Maybe it’s about challenging diners’ notion of what to expect. Since opening in July, Bowien et al. have changed the menu several times, adding made-to-order dumplings and a sous-vide operation built from an old aquarium.

Or maybe the revolution is just about doing whatever the hell they want.

“There’s a beauty to it,” says Chris Kronner, executive chef at San Francisco’s Bar Tartine and a longtime friend of Bowien’s. “You go in there, and it’s a shithole, and they’re making really great food, and playing really loud music, and nobody’s telling them not to.”

Bowien remembers the moment he realized he had to bail on the fine-dining scene.

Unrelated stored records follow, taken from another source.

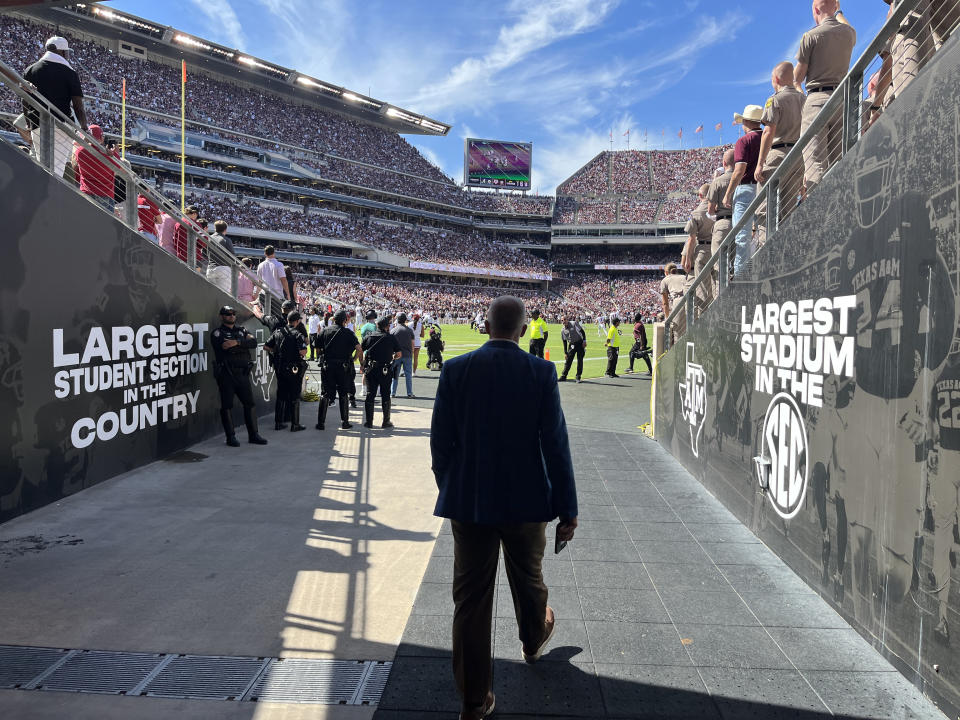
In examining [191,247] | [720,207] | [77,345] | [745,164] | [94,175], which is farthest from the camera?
[191,247]

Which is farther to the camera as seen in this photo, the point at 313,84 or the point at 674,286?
the point at 313,84

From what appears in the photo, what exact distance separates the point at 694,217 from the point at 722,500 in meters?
4.18

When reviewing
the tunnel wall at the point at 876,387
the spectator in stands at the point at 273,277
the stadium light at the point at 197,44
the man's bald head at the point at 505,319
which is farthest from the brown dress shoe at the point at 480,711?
the stadium light at the point at 197,44

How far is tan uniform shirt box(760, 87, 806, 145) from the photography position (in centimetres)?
545

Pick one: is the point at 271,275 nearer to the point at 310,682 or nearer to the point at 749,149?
the point at 749,149

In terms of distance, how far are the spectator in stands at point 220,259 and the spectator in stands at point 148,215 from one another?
49.7 inches

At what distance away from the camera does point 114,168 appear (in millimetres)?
6695

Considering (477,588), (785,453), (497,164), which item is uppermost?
(497,164)

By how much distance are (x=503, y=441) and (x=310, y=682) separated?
1469 mm


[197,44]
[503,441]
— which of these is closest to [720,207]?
[503,441]

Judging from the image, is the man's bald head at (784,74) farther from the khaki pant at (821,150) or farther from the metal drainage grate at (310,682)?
the metal drainage grate at (310,682)

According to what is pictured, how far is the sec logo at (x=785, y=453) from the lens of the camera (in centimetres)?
393

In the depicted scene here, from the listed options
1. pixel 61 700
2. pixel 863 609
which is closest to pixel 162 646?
pixel 61 700

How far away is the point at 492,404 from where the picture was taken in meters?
2.49
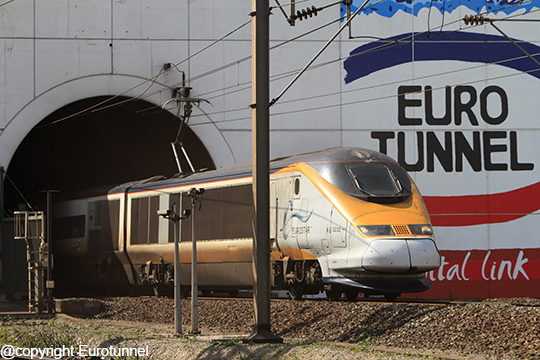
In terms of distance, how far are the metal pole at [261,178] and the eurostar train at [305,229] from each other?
309 centimetres

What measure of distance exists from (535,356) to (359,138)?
18.9m

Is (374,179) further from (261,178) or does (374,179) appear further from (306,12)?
(261,178)

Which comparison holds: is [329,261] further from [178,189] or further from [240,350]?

He was 26 years old, and had spent the past seven years working his way up from culinary school (he dropped out) to cooking gigs at well-regarded restaurants in both New York and San Francisco, sometimes four of them at one time.

“He’s a very, very, very, very hard worker,” says Bar Tartine’s Kronner.

Bowien had landed the chef de cuisine position at Farina, a chic, northern Italian date spot in San Francisco’s Mission District. While working there, his boss unexpectedly flew him to Genoa and basically tricked him into entering the Pesto World Championship (Bowien thought he was just tagging along to assist). Though he appeared to be the only non-Italian in the competition, and a Korean American with acid-washed jeans and a Lynyrd Skynyrd haircut to boot, Bowien upstaged everybody and won first place.